• [Problem] Reproduce the passage from the excerpt about a Nieman fellowship year at Harvard, starting at "It’s tough being" and ending at "four other classes.".

• [Excerpted text]
-- Begin --

It’s tough being the new kid, and not just for the teenager. There are 23 Nieman fellows in my class, the vast majority of whom are hard-news hounds, including many who have reported, filmed and photographed from such far-flung and weapons-slung places as Iraq, Afghanistan and the Gaza Strip.

They are not used to sitting idly or quietly on the sidelines, and sometimes I have a shy/hard/awkward time getting a word in at our meetings. I like, admire and get a chuckle out of every one of them, for they are truly hale and hearty fellows. But being a Southern newbie at Harvard reminds me of a four-way stop sign: In sweet ol’ Roanoke, everyone politely waves everyone else on, often to the point of standstill. Here, you go when you get the opening — even if it’s all at the same time. Sometimes I wish I had thought to take a course in group dynamics, along with my four other classes.

But hopefully I will learn how to strengthen my voice in a course called Public Narrative taught by Marshall Ganz, who as the architect of Camp Obama, also teaches community organization and campaign mobilization. I’m one of about 200 students taking his Kennedy School class, along with grad-student Ashley Judd, who reportedly wants to keep a low profile but is often the first to raise her hand in class.

I’m taking a music appreciation course called First Nights in the Gothic 1870s-era Memorial Hall, which looks like something out of Harry Potter. While I enjoy learning the cultural underpinnings of what went into the premiere of Monteverdi’s L’Orfeo, what really moves me is the comfort of sitting in that dark theatre for an hour twice a week and listening to a genuinely gifted teacher and musician. (Note to my classical-musical hound buddy, Angela: You have to come experience this class with me. Please.)

I hope to pick up a broader, deeper context for my  immigration reporting from a class that examines the history and current political climate around the question of legalizing the country’s 12 million undocumented immigrants. (Bonus: It’s taught by a professor who shared the Pulitzer with a group of Philadelphia Inquirer reporters that included our very own Mary Bishop!)

For a law school class called the Art of Social Change, we listen to world- class speakers expound upon human-rights and children’s issues. Last week, Bryan Stevenson, a MacArthur genius grantee and Harvard Law grad, talked about his exhaustive efforts to litigate his way to the Supreme Court so that (mostly black) 13- and 14-year-olds serving life sentences in prison may one day get out. Later, I was thrilled to find a Washington Post Magazine profile of him written by Walt Harrington, who is my favorite narrative journalist of all time. (Another fabulous Harrington piece I stumbled upon recently was an essay about why we write — to feel alive — from American Journalism Review.)

-- End --

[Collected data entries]
-- Begin --

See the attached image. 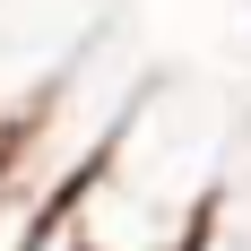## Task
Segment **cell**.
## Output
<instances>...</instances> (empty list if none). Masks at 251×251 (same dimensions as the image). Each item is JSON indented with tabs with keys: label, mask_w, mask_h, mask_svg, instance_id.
Listing matches in <instances>:
<instances>
[{
	"label": "cell",
	"mask_w": 251,
	"mask_h": 251,
	"mask_svg": "<svg viewBox=\"0 0 251 251\" xmlns=\"http://www.w3.org/2000/svg\"><path fill=\"white\" fill-rule=\"evenodd\" d=\"M26 251H87V243H78V226H70V208H61V217H52V226L35 234V243H26Z\"/></svg>",
	"instance_id": "cell-1"
}]
</instances>
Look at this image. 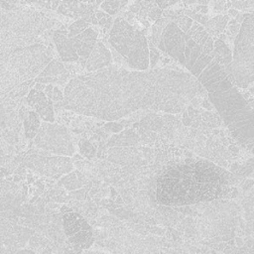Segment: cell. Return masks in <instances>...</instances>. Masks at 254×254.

-- End --

• [Result for this task]
It’s tough being the new kid, and not just for the teenager. There are 23 Nieman fellows in my class, the vast majority of whom are hard-news hounds, including many who have reported, filmed and photographed from such far-flung and weapons-slung places as Iraq, Afghanistan and the Gaza Strip.

They are not used to sitting idly or quietly on the sidelines, and sometimes I have a shy/hard/awkward time getting a word in at our meetings. I like, admire and get a chuckle out of every one of them, for they are truly hale and hearty fellows. But being a Southern newbie at Harvard reminds me of a four-way stop sign: In sweet ol’ Roanoke, everyone politely waves everyone else on, often to the point of standstill. Here, you go when you get the opening — even if it’s all at the same time. Sometimes I wish I had thought to take a course in group dynamics, along with my four other classes.